La cadena de gimnasios le negó el ingreso a un hombre invidente que había ido acompañado de su perro lazarillo. Un año después, la Corte Constitucional intervino y tomó una decisión que muy pocos esperaban.
Uno de los primeros registros que se tienen de una persona invidente acompañada de un perro lazarillo apareció en Pompeya, por allá en el año 79 después de Cristo. En el fresco se ve al can con la mirada atenta para que su amo, tal vez, no tropiece con una piedra, no se estrelle contra un muro o no se vaya por un precipicio. La sugerencia de la imagen es simple: un perro lazarillo, además de ser compañía, es una ayuda.
Sin embargo, todo indica que en una de las sedes de la cadena de gimnasios Smart Fit, sus empleados no lo vieron de esa manera.
Néstor Leyva Farfán padece de ceguera total. Desde hace ocho años, por recomendación médica, le sugirieron que, junto al bastón guía, debía andar con un lazarillo. En la antigüedad, quienes tenían cierta comodidad y poder, echaban mano de los niños —nos lo recuerda la novela La vida de Lazarillo de Tormes y de sus fortunas y adversidades—, pero eso eran otras épocas. Lo más sensato hoy es acudir a las fieles maneras e inteligencia de los perros. Así lo hizo Leyva Farfán.

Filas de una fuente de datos
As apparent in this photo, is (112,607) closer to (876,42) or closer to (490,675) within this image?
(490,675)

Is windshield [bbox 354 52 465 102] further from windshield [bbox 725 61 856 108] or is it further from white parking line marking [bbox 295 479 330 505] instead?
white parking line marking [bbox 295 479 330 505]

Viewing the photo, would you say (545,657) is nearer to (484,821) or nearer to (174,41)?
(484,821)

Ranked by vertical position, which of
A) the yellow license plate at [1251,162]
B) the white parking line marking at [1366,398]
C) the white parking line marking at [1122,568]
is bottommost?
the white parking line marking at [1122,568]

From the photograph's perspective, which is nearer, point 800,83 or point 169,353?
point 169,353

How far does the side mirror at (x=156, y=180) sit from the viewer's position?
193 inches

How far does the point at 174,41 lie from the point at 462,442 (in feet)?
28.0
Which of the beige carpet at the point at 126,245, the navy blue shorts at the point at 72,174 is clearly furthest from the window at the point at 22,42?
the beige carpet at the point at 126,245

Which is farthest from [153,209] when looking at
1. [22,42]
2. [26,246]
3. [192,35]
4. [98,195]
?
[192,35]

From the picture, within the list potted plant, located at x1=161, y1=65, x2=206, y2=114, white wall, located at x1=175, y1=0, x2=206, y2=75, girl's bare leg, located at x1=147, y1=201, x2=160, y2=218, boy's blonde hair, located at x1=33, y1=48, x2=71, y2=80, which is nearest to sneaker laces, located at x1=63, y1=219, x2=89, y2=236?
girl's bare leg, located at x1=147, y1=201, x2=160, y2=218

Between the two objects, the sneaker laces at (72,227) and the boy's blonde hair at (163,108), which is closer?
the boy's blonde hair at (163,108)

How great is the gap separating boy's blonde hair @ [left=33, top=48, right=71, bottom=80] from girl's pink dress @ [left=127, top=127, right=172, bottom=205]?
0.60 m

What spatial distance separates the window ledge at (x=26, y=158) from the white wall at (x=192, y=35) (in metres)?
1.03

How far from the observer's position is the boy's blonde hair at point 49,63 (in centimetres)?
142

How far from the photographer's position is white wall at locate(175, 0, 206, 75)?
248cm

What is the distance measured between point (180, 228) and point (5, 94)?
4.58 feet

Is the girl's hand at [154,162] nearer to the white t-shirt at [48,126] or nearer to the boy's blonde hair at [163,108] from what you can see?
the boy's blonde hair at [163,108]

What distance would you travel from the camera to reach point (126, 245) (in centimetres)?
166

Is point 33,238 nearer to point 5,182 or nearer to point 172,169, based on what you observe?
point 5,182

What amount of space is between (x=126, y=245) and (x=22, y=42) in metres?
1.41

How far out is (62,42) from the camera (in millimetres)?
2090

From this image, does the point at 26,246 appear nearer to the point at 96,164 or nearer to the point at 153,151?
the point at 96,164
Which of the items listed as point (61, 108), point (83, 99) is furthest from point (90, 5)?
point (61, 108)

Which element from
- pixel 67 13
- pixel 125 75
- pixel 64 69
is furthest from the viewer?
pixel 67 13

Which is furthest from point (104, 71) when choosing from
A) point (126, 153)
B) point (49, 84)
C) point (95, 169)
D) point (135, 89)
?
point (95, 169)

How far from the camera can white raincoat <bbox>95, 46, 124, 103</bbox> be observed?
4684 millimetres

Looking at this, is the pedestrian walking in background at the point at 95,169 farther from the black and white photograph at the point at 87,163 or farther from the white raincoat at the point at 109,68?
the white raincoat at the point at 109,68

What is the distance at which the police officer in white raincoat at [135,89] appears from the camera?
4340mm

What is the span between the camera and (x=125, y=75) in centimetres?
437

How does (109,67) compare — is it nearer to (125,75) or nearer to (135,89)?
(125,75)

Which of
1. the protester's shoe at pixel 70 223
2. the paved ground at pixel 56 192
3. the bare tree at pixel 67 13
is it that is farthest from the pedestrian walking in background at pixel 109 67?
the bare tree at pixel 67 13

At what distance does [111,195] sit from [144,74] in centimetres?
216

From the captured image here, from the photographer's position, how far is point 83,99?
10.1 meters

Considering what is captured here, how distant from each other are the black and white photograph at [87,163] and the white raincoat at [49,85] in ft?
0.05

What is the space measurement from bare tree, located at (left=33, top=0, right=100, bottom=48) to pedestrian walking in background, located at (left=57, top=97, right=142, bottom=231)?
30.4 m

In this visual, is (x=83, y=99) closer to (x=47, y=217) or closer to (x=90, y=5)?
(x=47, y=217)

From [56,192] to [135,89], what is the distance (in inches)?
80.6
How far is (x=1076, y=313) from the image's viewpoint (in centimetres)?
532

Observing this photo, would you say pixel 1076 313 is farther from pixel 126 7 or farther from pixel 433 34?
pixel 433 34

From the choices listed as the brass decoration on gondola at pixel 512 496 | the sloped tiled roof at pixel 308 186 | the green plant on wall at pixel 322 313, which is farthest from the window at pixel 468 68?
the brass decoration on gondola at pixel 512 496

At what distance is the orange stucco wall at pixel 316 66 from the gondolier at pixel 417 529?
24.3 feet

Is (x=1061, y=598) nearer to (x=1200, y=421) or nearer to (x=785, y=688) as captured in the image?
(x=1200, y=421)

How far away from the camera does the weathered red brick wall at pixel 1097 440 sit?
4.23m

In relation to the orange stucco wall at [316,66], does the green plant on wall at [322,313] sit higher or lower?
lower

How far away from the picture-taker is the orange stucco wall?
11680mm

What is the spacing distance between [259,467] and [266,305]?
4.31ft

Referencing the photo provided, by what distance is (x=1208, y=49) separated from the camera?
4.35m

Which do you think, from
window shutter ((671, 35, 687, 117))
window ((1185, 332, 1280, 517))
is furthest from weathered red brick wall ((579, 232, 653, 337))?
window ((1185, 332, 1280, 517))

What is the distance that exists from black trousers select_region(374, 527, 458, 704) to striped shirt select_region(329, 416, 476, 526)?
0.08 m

- Objetivo de la tarea -
Copia el fragmento del texto sobre el perro lazarillo que empieza en las palabras "La cadena de gimnasios le" y termina después de "muy pocos esperaban.", y renombra "Corte Constitucional" como "Corte Suprema". Las filas son un material independiente del texto.

- Solución -
La cadena de gimnasios le negó el ingreso a un hombre invidente que había ido acompañado de su perro lazarillo. Un año después, la Corte Suprema intervino y tomó una decisión que muy pocos esperaban.